TESTO DEL DOCUMENTO:
####
Le rovine

"Le rovine non le temiamo. Erediteremo la terra. La borghesia dovrà farlo a pezzi il suo mondo, prima di uscire dalla scena della storia. Noi portiamo un mondo nuovo dentro di noi, e questo mondo, ogni momento che passa, cresce. Sta crescendo, proprio adesso che io sto parlando con te"

Buenaventura Durruti

lunedì 23 marzo 2020

Conte chiude ma non chiude

Francesco Ricci

                                                   Nessuna fiducia nel governo!

Dopo aver negato per settimana la chiusura delle fabbriche, sprecando un tempo prezioso che è costato migliaia di vittime, dopo l'accordo "L'Italia non si ferma", scandalosamente sostenuto dalle burocrazie sindacali in nome della "concordia generale", ieri notte, il governo Conte ha annunciato la chiusura "totale".
####
MATERIALE ESTRATTO:

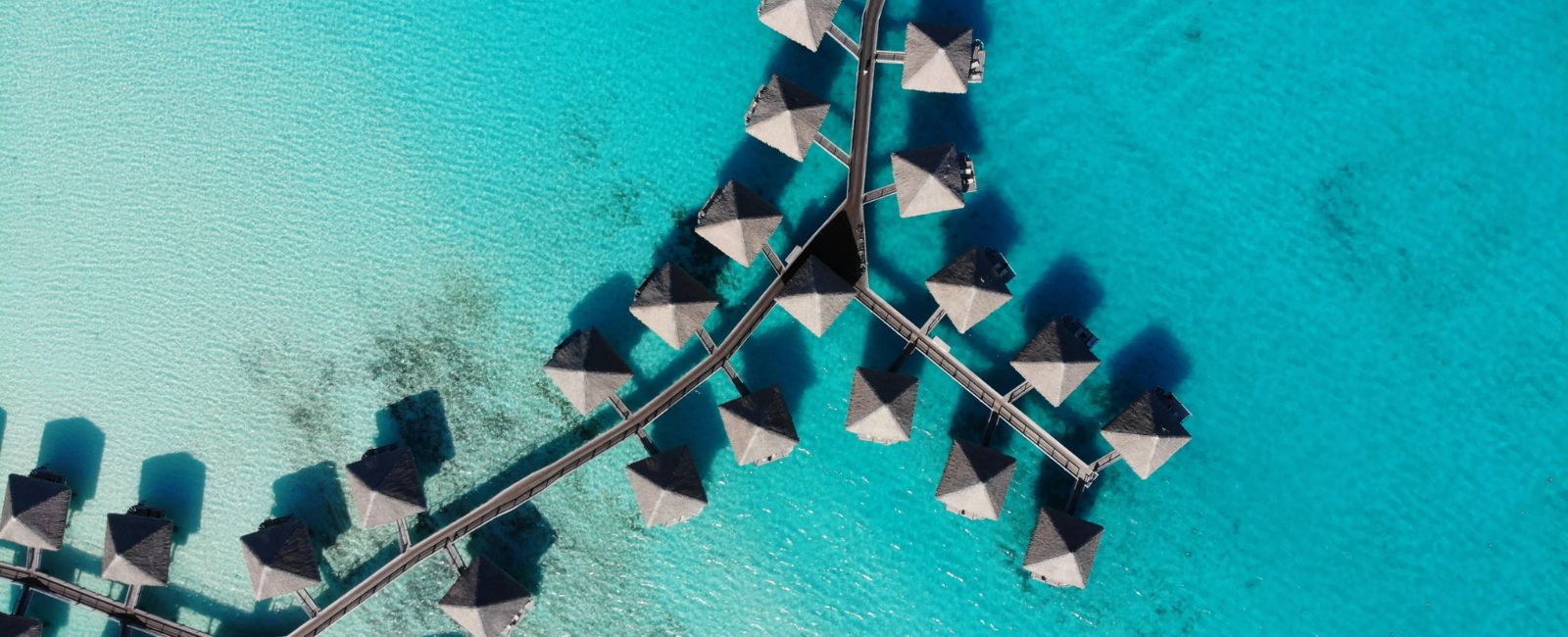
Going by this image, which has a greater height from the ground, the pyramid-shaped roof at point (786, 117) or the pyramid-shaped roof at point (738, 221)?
the pyramid-shaped roof at point (786, 117)

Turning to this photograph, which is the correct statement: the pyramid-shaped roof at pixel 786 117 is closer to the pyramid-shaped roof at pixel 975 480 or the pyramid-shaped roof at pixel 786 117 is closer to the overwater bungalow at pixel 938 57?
the overwater bungalow at pixel 938 57

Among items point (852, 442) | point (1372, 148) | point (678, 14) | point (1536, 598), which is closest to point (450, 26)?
point (678, 14)

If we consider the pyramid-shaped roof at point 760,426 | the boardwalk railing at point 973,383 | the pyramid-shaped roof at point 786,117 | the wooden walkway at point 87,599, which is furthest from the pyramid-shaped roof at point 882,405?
the wooden walkway at point 87,599

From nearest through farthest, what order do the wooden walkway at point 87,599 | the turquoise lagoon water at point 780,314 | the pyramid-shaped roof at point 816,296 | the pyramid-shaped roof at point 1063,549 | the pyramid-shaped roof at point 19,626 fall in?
the pyramid-shaped roof at point 816,296 → the pyramid-shaped roof at point 1063,549 → the turquoise lagoon water at point 780,314 → the pyramid-shaped roof at point 19,626 → the wooden walkway at point 87,599

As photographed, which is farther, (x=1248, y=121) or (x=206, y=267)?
(x=206, y=267)

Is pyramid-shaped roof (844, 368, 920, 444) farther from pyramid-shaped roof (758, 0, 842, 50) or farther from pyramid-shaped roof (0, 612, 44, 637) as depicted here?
pyramid-shaped roof (0, 612, 44, 637)

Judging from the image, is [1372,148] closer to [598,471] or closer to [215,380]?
[598,471]
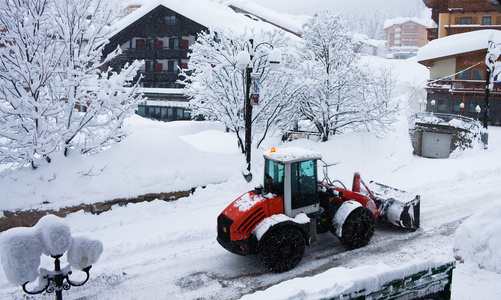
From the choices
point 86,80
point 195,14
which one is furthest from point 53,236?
point 195,14

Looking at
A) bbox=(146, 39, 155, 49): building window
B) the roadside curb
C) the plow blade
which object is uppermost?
bbox=(146, 39, 155, 49): building window

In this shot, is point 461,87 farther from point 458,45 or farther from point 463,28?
point 463,28

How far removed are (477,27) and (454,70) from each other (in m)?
6.40

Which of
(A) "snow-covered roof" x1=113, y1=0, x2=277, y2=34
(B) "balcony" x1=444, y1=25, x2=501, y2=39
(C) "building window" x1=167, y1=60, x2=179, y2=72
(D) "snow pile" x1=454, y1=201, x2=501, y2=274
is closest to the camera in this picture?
(D) "snow pile" x1=454, y1=201, x2=501, y2=274

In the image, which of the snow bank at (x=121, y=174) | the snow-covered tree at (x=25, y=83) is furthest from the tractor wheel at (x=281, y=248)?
the snow-covered tree at (x=25, y=83)

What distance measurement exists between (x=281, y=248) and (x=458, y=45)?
34838mm

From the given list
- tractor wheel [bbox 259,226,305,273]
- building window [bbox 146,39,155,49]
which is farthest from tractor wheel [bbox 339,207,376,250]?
building window [bbox 146,39,155,49]

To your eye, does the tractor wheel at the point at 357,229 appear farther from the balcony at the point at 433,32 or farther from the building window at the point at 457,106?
the balcony at the point at 433,32

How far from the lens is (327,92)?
17.9 m

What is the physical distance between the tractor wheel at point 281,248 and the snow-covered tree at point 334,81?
1054 cm

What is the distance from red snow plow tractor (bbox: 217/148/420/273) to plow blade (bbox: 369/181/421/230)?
486 mm

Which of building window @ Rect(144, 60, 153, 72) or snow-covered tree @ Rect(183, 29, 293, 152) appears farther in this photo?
building window @ Rect(144, 60, 153, 72)

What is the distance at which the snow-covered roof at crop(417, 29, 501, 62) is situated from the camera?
33.8 meters

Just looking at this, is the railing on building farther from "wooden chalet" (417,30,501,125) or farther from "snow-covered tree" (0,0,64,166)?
"snow-covered tree" (0,0,64,166)
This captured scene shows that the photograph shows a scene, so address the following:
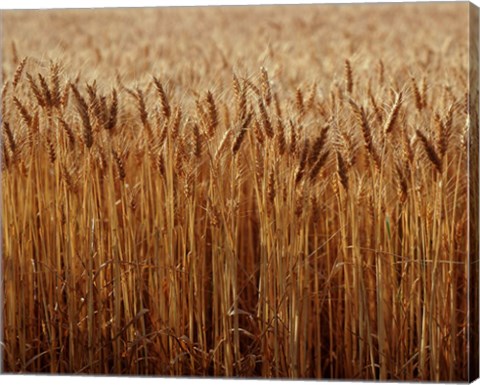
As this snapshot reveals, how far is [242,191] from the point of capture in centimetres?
451

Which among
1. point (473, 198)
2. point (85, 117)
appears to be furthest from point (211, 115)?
point (473, 198)

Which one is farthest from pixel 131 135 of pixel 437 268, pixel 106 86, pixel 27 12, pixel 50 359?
pixel 437 268

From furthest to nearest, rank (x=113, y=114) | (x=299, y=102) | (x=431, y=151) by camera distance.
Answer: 1. (x=113, y=114)
2. (x=299, y=102)
3. (x=431, y=151)

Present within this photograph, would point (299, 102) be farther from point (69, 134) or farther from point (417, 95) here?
point (69, 134)

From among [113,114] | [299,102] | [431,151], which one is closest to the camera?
[431,151]

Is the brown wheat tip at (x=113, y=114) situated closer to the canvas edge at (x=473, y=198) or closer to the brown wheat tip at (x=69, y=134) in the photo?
the brown wheat tip at (x=69, y=134)

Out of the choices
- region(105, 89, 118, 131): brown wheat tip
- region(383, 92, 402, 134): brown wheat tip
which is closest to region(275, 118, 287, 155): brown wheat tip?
region(383, 92, 402, 134): brown wheat tip

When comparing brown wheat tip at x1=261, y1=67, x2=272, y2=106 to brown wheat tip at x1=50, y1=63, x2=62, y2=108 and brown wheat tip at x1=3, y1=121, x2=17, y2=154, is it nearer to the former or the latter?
brown wheat tip at x1=50, y1=63, x2=62, y2=108

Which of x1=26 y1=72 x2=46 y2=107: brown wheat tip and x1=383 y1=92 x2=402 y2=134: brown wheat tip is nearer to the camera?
x1=383 y1=92 x2=402 y2=134: brown wheat tip

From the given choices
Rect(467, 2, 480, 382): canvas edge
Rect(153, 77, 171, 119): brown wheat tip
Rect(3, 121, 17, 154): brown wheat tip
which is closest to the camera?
Rect(467, 2, 480, 382): canvas edge

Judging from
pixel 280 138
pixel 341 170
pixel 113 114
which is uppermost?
pixel 113 114

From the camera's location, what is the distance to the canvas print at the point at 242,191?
14.3 ft

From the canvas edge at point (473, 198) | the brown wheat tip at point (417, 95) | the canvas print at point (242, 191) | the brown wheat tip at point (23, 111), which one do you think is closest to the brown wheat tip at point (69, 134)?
the canvas print at point (242, 191)

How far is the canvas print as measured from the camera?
436cm
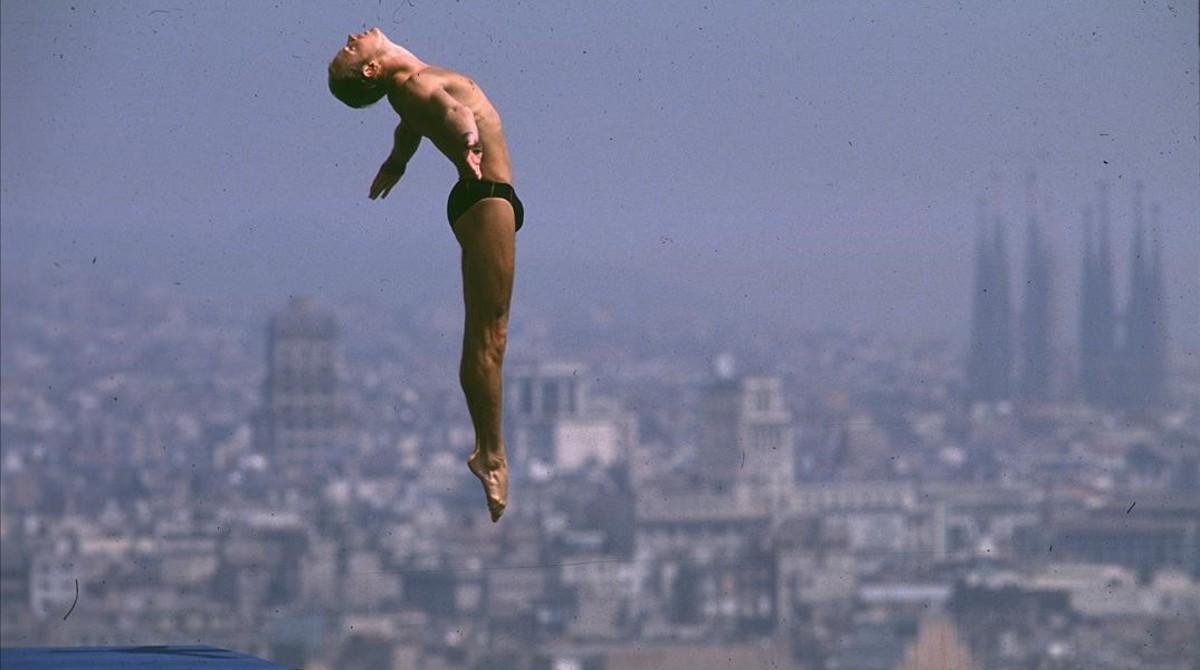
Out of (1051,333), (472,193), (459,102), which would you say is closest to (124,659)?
(472,193)

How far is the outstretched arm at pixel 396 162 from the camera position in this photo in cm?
403

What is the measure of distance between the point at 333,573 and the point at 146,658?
117 ft

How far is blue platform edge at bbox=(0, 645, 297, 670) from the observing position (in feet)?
11.8

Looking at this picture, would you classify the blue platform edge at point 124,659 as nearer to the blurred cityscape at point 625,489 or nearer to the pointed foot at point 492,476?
the pointed foot at point 492,476

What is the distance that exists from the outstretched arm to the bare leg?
243 millimetres

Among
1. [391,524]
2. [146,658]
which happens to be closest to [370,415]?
[391,524]

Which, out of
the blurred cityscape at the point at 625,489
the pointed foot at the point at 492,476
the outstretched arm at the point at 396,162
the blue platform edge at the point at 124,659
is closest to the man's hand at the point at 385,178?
the outstretched arm at the point at 396,162

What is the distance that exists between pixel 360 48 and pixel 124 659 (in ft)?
3.47

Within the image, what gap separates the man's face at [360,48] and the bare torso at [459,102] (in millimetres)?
73

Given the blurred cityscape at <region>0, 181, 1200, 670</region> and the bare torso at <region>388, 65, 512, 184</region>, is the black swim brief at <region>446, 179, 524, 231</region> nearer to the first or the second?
the bare torso at <region>388, 65, 512, 184</region>

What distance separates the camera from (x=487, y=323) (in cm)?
390

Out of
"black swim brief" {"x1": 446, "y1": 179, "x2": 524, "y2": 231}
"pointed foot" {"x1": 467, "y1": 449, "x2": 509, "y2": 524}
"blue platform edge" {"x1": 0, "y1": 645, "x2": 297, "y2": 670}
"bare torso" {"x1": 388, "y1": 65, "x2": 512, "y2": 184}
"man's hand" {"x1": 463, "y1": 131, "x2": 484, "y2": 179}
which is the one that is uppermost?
"bare torso" {"x1": 388, "y1": 65, "x2": 512, "y2": 184}

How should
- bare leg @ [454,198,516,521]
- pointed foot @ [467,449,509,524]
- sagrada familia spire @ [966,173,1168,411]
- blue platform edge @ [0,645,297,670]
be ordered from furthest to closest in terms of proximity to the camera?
sagrada familia spire @ [966,173,1168,411], pointed foot @ [467,449,509,524], bare leg @ [454,198,516,521], blue platform edge @ [0,645,297,670]

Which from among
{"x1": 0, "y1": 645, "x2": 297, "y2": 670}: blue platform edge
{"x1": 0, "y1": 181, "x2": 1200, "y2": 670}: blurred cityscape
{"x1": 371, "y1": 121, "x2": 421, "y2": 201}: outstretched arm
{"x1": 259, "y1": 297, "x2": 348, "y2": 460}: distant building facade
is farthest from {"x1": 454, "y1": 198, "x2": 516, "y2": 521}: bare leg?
{"x1": 259, "y1": 297, "x2": 348, "y2": 460}: distant building facade
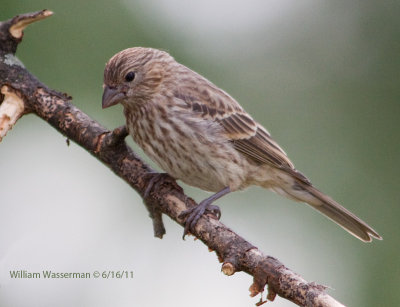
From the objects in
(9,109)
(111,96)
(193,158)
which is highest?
(111,96)

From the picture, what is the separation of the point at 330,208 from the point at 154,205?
1465mm

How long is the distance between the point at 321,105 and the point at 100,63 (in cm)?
177

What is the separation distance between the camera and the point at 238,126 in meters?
4.96

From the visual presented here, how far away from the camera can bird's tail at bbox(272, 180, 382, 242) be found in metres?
4.74

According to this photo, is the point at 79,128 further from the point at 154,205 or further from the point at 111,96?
the point at 154,205

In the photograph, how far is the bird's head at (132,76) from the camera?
181 inches

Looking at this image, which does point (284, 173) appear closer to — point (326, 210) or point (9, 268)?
point (326, 210)

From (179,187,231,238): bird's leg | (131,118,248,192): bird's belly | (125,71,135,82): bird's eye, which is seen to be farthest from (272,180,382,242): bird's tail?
(125,71,135,82): bird's eye

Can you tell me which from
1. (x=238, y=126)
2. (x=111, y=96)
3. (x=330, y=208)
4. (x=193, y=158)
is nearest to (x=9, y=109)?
(x=111, y=96)

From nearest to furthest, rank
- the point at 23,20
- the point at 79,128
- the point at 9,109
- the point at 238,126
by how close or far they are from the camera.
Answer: the point at 23,20
the point at 9,109
the point at 79,128
the point at 238,126

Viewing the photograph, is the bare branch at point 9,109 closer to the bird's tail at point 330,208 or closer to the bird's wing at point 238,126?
the bird's wing at point 238,126

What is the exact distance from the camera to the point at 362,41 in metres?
5.84

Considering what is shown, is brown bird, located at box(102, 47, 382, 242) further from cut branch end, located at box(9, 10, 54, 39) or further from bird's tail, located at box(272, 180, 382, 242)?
cut branch end, located at box(9, 10, 54, 39)

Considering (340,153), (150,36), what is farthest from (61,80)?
(340,153)
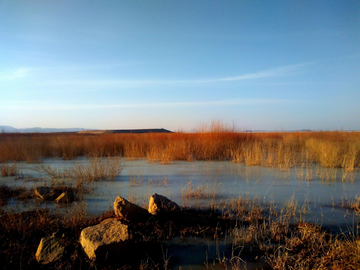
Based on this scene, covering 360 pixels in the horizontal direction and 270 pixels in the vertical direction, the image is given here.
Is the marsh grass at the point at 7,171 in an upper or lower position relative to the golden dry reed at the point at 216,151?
lower

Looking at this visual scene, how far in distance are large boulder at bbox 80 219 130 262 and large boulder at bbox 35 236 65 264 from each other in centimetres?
22

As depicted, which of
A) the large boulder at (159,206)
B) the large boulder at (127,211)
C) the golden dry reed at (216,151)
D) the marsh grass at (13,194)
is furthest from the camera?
the golden dry reed at (216,151)

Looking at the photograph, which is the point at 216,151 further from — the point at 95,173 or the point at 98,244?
the point at 98,244

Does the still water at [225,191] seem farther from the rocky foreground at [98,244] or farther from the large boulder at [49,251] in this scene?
the large boulder at [49,251]

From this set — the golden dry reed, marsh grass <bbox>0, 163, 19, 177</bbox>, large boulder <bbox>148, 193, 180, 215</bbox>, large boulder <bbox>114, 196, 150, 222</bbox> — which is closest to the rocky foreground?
large boulder <bbox>114, 196, 150, 222</bbox>

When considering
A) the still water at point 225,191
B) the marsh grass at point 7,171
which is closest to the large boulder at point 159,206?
the still water at point 225,191

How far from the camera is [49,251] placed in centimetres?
225

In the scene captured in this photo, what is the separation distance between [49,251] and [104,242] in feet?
1.78

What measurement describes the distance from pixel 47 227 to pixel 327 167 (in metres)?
8.17

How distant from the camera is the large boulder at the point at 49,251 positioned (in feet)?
7.23

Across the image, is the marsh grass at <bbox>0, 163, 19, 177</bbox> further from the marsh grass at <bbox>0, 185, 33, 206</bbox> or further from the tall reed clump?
the tall reed clump

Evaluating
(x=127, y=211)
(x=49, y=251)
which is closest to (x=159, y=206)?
(x=127, y=211)

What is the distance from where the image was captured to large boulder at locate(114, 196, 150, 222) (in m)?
3.01

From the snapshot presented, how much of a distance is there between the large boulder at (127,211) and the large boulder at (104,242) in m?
0.51
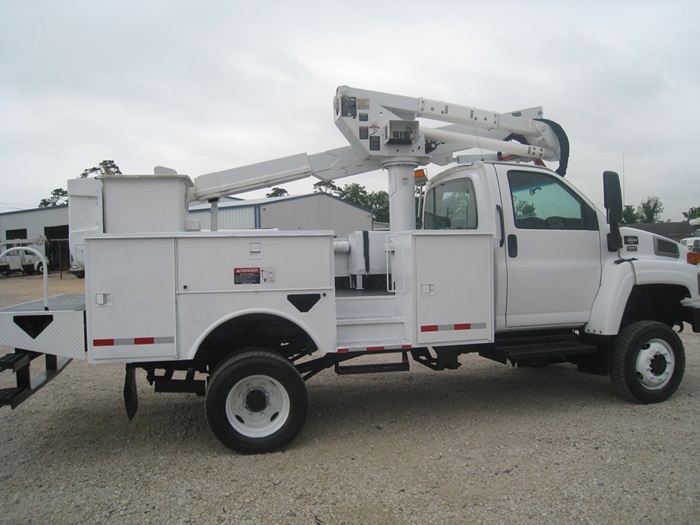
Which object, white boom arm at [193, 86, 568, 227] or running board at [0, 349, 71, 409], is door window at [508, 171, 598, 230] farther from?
running board at [0, 349, 71, 409]

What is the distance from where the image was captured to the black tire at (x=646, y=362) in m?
5.30

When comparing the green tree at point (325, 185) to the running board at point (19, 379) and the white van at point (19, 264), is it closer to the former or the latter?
the running board at point (19, 379)

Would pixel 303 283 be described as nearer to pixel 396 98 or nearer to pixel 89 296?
pixel 89 296

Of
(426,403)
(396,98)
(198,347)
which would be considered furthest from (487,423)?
(396,98)

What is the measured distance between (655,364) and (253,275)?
13.7ft

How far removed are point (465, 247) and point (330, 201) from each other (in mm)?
25206

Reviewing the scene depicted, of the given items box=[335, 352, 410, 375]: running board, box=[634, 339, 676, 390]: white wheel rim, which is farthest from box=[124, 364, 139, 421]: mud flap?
box=[634, 339, 676, 390]: white wheel rim

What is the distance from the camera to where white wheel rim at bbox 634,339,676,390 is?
5352mm

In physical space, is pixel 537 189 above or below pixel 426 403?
above

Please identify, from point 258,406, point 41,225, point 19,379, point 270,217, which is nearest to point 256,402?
point 258,406

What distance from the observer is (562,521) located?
3.23 meters

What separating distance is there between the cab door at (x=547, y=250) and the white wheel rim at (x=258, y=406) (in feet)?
7.62

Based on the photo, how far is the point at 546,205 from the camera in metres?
5.36

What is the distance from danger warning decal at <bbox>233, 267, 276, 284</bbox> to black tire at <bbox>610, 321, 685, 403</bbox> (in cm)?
359
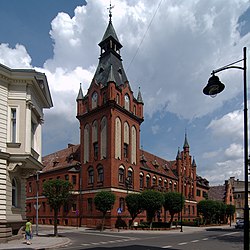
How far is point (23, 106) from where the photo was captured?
23.6 metres

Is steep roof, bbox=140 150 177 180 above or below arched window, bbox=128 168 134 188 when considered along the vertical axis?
Result: above

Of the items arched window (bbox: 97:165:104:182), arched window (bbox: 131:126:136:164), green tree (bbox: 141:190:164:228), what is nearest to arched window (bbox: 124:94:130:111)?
arched window (bbox: 131:126:136:164)

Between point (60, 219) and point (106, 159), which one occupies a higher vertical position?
point (106, 159)

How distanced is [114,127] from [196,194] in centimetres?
4088

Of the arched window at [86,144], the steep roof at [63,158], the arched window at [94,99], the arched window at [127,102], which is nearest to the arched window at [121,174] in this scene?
the arched window at [86,144]

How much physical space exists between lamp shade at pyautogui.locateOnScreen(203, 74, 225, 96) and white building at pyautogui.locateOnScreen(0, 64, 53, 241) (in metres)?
15.8

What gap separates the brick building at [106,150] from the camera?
49.1 meters

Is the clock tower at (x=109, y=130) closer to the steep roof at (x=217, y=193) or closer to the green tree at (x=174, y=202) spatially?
the green tree at (x=174, y=202)

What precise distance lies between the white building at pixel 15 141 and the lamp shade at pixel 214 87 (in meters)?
15.8

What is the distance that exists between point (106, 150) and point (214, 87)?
132 ft

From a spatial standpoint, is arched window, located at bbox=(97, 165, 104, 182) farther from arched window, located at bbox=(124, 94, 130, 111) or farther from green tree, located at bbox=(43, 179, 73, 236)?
green tree, located at bbox=(43, 179, 73, 236)

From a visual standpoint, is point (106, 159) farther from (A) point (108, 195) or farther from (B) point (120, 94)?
(B) point (120, 94)

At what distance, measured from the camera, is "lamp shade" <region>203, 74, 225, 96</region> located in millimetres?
9617

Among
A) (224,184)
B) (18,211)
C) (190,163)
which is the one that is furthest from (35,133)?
(224,184)
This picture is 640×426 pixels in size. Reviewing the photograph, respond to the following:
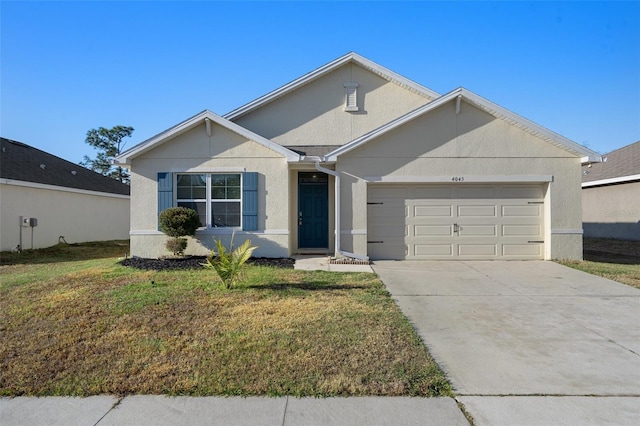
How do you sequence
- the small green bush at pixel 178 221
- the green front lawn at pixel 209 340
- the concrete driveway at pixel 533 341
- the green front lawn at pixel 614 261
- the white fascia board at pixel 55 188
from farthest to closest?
the white fascia board at pixel 55 188 → the small green bush at pixel 178 221 → the green front lawn at pixel 614 261 → the green front lawn at pixel 209 340 → the concrete driveway at pixel 533 341

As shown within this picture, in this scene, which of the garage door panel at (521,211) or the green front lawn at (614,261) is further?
the garage door panel at (521,211)

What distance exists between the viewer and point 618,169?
16.7m

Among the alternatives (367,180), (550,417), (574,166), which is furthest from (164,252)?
(574,166)

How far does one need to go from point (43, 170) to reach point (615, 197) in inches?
993

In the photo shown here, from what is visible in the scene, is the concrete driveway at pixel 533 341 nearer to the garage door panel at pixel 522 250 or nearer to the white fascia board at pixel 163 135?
the garage door panel at pixel 522 250

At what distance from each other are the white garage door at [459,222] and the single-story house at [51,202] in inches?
508

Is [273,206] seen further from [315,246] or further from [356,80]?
[356,80]

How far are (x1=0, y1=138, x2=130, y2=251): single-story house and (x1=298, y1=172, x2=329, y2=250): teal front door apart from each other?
1050 centimetres

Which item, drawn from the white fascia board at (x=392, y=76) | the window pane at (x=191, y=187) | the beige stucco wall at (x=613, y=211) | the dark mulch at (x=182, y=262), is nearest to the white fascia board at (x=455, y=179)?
the dark mulch at (x=182, y=262)

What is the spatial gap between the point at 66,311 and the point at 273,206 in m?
5.82

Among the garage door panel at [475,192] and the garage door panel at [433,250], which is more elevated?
the garage door panel at [475,192]

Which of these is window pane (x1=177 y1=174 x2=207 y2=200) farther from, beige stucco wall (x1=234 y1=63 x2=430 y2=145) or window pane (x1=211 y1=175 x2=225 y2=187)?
beige stucco wall (x1=234 y1=63 x2=430 y2=145)

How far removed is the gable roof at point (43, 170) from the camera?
14.2 metres

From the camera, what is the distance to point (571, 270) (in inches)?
362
####
CONSEGNA 1: Nel testo del documento, quale accordo risulta sostenuto dalle burocrazie sindacali?
CONSEGNA 2: Estrai dal testo del documento il passo che comincia con "Buenaventura Durruti" e prosegue fino a "fiducia nel governo!", riportandolo senza alcuna modifica.
CONSEGNA 3: Riscrivi in forma più concisa il paragrafo del testo del documento che inizia con "Dopo aver negato", conservandone i fatti principali.
Le righe provengono da una fonte diversa dal testo del documento.

RISULTATO 1: L'accordo "L'Italia non si ferma".

RISULTATO 2:
Buenaventura Durruti

lunedì 23 marzo 2020

Conte chiude ma non chiude

Francesco Ricci

                                                   Nessuna fiducia nel governo!

RISULTATO 3: Dopo aver a lungo negato la chiusura delle fabbriche, perdendo un tempo prezioso costato migliaia di vittime, e dopo l'accordo "L'Italia non si ferma", appoggiato dalle burocrazie sindacali in nome della "concordia generale", ieri notte il governo Conte ha annunciato la chiusura "totale".